5Die Kläger beantragen, den Einkommensteuerbescheid für 1993 vom 13.10.1995 i.d.F. der Einspruchsentscheidung vom 15.8.1996 und den Einkommensteuerbescheid für 1994 vom 20.3.1997 in der Fassung der Einspruchsentscheidung vom 15.5.1997 in der Weise zu ändern, daß zusätzliche Ver- sorgungsaufwendungen in Höhe von je 6.000,00 DM als Sonderausgaben berücksichtigt werden,
6Das FA beantragt Klageabweisung, hilfsweise Revisionszulassung.
7Es verweist auf die Ausführungen in den Einspruchsentscheidungen und führt ergänzend aus, die Systematik der Kürzungen habe sich durch die Gesetzesänderung nicht geändert. Änderungen des von der Kürzung betroffenen Personenkreises wirkten sich hier nicht aus, da die Klägerin auch nach der Änderung zum von der Kürzung betroffenen Personenkreis gehöre und der Vorwegabzug auch des Gatten damit zu kürzen sei.

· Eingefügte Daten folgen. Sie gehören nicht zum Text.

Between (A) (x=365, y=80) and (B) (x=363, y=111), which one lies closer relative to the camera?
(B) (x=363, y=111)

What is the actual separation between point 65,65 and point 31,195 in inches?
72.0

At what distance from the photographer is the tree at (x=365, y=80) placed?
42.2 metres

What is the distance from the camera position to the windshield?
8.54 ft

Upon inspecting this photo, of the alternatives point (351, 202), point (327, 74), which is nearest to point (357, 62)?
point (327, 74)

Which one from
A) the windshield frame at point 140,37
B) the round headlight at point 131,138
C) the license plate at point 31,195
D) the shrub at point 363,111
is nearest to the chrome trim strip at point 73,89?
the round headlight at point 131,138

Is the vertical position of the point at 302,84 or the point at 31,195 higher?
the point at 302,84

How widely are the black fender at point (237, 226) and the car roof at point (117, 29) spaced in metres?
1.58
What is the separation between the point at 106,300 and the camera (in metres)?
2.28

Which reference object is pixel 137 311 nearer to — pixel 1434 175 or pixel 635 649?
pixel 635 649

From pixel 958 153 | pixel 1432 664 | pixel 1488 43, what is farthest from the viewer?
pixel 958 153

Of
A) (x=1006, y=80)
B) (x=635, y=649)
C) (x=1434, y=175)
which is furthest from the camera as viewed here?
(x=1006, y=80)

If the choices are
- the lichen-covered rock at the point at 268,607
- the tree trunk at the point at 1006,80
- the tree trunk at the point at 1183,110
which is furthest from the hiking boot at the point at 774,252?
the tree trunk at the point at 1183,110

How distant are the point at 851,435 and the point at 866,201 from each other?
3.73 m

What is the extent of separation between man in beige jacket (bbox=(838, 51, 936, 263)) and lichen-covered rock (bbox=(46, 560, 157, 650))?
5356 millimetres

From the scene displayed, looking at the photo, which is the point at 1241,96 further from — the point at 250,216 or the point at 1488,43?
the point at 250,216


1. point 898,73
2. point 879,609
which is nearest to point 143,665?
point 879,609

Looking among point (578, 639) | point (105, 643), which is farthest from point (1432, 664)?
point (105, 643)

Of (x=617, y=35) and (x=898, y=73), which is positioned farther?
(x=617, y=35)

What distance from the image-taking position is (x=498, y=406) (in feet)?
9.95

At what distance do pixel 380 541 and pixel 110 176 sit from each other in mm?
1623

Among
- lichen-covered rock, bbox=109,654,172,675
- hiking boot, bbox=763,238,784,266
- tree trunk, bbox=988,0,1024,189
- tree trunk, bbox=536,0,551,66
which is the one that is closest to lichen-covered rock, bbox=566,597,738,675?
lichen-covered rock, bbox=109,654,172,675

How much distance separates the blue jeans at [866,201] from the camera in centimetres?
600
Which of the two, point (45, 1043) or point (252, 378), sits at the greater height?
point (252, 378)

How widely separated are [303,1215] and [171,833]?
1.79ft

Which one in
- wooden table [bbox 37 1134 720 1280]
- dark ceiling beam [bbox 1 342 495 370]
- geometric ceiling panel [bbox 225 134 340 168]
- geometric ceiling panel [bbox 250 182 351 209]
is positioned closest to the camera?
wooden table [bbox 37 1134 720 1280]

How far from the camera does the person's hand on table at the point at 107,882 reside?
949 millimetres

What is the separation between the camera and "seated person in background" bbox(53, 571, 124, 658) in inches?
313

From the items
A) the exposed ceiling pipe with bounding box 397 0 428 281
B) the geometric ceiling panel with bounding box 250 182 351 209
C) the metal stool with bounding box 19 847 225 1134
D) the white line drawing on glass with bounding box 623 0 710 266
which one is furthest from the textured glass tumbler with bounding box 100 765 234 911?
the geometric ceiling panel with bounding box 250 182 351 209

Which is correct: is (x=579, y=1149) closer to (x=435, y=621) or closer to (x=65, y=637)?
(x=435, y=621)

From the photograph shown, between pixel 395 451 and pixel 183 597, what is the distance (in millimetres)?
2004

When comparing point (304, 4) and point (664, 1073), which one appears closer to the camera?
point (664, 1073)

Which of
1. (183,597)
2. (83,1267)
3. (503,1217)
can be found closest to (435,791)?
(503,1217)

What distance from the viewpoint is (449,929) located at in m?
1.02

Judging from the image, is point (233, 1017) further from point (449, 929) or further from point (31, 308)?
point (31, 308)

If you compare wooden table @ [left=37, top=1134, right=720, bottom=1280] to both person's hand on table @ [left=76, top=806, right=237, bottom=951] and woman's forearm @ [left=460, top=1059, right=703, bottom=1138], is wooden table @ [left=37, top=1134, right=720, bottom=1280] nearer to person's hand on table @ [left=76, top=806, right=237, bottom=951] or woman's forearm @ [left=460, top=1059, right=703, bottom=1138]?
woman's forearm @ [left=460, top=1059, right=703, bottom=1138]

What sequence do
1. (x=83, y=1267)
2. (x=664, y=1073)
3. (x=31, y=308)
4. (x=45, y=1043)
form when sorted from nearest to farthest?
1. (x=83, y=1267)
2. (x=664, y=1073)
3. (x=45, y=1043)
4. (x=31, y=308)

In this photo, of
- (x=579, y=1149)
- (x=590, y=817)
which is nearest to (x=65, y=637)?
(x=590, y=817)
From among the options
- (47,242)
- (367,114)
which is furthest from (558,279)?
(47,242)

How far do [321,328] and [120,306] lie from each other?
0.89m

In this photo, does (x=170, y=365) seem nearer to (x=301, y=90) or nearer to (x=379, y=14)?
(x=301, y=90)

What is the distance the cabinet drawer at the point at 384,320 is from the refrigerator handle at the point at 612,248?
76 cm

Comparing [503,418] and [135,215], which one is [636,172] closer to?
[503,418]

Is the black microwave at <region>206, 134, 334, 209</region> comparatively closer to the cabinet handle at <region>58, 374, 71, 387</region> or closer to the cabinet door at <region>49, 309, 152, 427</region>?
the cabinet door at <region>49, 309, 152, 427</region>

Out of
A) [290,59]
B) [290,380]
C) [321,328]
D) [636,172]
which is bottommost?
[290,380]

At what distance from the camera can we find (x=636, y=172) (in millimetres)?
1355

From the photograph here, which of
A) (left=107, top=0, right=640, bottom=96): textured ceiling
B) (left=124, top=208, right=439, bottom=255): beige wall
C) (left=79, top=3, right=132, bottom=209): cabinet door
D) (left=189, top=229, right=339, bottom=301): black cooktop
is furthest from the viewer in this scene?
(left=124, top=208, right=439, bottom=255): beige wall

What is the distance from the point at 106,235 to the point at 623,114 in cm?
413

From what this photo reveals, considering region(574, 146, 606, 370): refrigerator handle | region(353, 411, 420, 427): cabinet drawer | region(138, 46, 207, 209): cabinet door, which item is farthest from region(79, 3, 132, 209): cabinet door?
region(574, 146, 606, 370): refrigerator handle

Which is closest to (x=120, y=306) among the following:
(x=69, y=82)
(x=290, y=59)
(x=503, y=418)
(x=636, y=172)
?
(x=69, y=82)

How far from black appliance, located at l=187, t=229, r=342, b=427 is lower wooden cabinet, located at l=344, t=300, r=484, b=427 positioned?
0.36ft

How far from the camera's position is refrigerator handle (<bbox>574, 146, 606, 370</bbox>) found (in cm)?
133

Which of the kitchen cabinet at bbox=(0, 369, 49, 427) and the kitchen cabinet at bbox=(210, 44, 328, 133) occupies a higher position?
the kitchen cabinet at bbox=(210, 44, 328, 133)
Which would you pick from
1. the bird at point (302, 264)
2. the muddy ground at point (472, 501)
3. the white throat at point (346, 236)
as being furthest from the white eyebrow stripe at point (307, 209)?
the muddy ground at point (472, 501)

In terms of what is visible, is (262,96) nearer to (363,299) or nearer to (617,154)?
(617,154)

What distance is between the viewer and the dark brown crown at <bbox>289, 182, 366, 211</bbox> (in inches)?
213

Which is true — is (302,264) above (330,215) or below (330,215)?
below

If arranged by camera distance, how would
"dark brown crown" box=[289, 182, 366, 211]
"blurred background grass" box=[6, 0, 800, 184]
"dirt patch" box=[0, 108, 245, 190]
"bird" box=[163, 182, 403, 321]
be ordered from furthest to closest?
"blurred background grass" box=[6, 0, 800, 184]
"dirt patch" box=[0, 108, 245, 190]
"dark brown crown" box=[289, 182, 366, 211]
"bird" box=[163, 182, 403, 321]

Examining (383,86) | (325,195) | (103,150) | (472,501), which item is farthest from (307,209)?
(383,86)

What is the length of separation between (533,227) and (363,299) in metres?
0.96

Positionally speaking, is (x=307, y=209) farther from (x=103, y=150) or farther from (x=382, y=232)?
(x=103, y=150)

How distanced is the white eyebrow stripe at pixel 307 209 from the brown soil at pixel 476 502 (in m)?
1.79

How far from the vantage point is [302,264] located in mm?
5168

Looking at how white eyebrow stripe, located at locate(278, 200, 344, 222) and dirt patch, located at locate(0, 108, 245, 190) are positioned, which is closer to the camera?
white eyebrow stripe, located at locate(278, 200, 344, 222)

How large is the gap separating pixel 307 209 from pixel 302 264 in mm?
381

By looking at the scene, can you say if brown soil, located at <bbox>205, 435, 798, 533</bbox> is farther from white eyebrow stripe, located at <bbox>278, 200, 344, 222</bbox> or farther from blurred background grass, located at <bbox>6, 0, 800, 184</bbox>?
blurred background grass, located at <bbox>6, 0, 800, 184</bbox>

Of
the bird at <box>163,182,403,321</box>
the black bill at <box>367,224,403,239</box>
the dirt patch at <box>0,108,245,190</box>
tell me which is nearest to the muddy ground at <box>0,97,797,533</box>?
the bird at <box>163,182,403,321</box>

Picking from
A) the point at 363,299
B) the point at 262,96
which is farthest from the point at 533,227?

8Die Kläger haben gegen den Gerichtsbescheid wegen Einkommensteuer 1993 vom 22.8.1997 am 9.9.1997 mündliche Verhandlung beantragt; das FA hat erklärt, es sehe die Klage nicht mehr als verfristet an, da nach dem Organisationsablauf im FA zur Zeit der Einspruchsentscheidung verspätete Absendungen von Schreiben möglich gewesen seien.
9E n t s c h e i d u n g s g r ü n d e :
10Die Klage ist unbegründet. Die angefochtenen Bescheide sind nicht rechtswidrig und verletzen die Kläger nicht in ihren Rechten, § 100 Abs. 1 Finanzgerichtsordnung -FGO-.
11Die Klage wegen Einkommensteuer 1993 ist nicht verfristet. Der Zeitpunkt der Absendung der Einspruchsentscheidung ist nicht feststellbar, so daß von einer rechtzeitigen Klageerhebung auszugehen ist.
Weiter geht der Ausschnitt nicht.